Claro, la revolución era incompatible con el psicoanálisis.
-¡Tiendas! ¡Publicidad! ¡Productos de lujo! ¡Sociedad de consumo! ¡Compañeros, recordemos lo que decía Adorno! ¡Estamos cosificados por la sociedad de masas! ¡Somos un tornillo del motor, una pieza de la maquinaria, un engranaje de la fábrica! ¡Tenemos que reivindicar, con Moustaki, el derecho a la pereza! ¡Basta ya de trabajar como autómatas! ¡Cogito, ergo automaticus sum! ¡Que suba la imaginación al poder, como decían los del 68! ¡Vivan los trabajadores de la cultura! ¡Viva la revolución! ¡Viva la clase obrera!
-¡Estáis de acuerdo? -gritó otro desde la tribuna a voz en cuello; le respondió una salva de gritos y pataleos. Se cantaron pareados. Se corearon consignas.
-¡Síííí! –Unanimidad en la sala. Yo no hablaba a nadie. Yo sólo quería escuchar, había venido a enterarme de los motivos de la huelga, pero aquello era una asamblea: no un debate.
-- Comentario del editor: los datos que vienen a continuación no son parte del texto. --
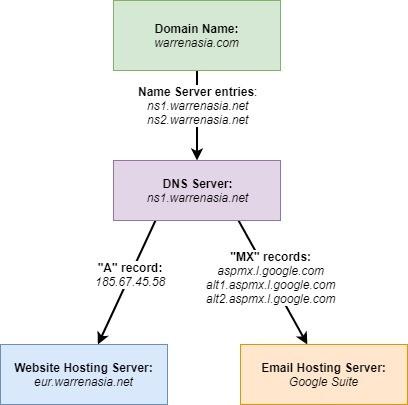 белорусский хостинг серверов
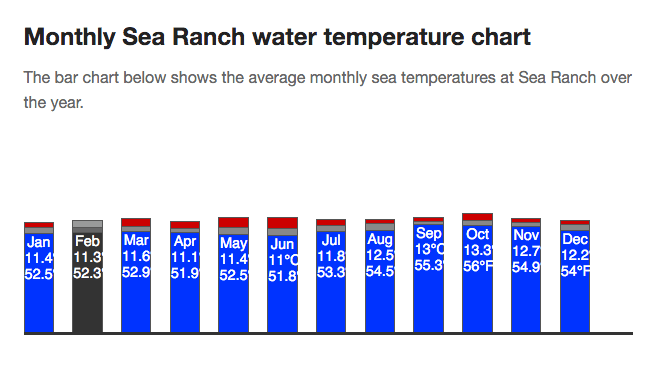 Sea Ranch Weather, water temperatures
Siguieron intervenciones donde cada uno contaba sus penas. Nadie hablaba: gritaba; y cada grito era coreado por una salva de aplausos; evidentemente, si alguien hubiera gritado cosas contrarias a las consignas nadie le habría hecho eco; lo habrían abucheado. Yo miraba a mi alrededor y vi que algunos no hablaban; pero hasta ellos, al cabo de un rato, acabaron salmodiando, alborotando y gritando. Ni una sola objeción, ni un análisis; sólo clamar con voces desgarradas los sufrimientos de esos jóvenes pisoteados por el sistema, los estertores de esa sociedad que acababa haciendo aguas, las convulsiones del viejo mundo que rabiaba con alaridos de parto:
-¡Esto tiene que estallar! ¡Viva la revolución!


Joven guardia. La internacional. A las barricadas. Gritos, aplausos, pataleos; ni la música se podía oír, sólo el tumulto; ni llegaban las ideas para pensar, sólo palabras; y las palabras eran pastillas para gritar, voces para estallar, no vehículos de reflexión: se agotaban en la garganta sin llegar al cerebro, porque las notas de la música las tapaban los gritos y al final no había ni significados, ni palabras, ni música: sólo ruido.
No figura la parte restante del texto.